I've managed to successfully use the ANE to accelerate text-to-speech models on iOS (as an aside - this was much more straightforward than the equivalent on Android).
I did however struggle to run a diffusion model on the ANE - but found that mlx-swift and iPhone GPU sufficed: https://www.duration.ai/blog/generating-images-with-a-2020-i...
At the release of Apple Silicon, there was this repos https://github.com/hollance/neural-engine That reference lot's of discovery and reverse engineer on the ANE.
It does not seem to cover the Neural Accelerators, Apple's equivalent of the Tensor Cores.

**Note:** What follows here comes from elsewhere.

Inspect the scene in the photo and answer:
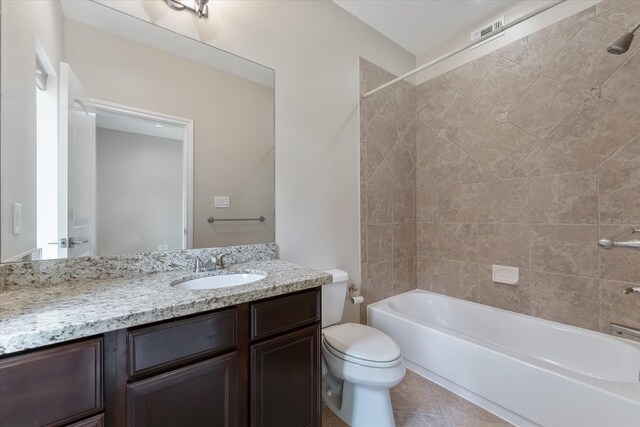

They only got released on M5 platform. This is probably the most important part to cover.
This Neural Engine seems useless for LLMs. Trapped in the wrong architecture
Is there a non-slop version of this information available?
I am reading up on GPU / ML micro architecture and am looking for some good sources.
If anyone is interested in doing something seriously useful with these neural cores, there is this incredible write up on getting ModernBERT running on them: https://stephenpanaro.com/blog/modernbert-on-apple-neural-en...
Really wish this author would blog more, this piece is incredible and includes the code.
Also ModernBERT is amazing if you haven’t used it before, worth spending time with - have used it myself for classification tasks and it’s very impressive.